• _Available records_:
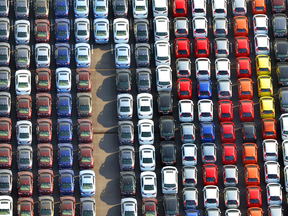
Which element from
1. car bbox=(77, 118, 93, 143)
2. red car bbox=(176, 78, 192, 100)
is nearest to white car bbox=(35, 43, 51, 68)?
car bbox=(77, 118, 93, 143)

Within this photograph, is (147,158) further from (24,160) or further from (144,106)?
(24,160)

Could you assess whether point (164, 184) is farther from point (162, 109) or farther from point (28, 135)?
point (28, 135)

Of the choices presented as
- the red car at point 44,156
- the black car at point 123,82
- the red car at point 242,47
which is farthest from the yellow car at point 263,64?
the red car at point 44,156

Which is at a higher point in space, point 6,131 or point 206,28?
point 206,28

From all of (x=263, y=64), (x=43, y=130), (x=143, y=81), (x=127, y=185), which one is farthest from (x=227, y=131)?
(x=43, y=130)

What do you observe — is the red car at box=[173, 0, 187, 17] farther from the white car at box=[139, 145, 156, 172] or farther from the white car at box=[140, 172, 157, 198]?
the white car at box=[140, 172, 157, 198]

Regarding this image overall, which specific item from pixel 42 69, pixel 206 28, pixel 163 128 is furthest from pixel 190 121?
pixel 42 69

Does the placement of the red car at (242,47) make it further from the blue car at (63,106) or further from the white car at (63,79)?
the blue car at (63,106)
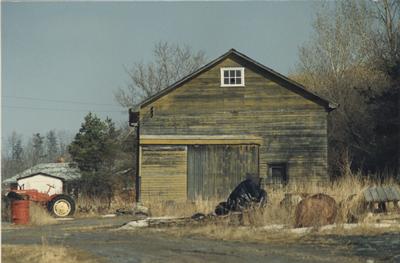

• _Goal_: Count the lines above that contain the string "pixel", matching case exactly, and give only the number.

• _Answer to the exercise_: 2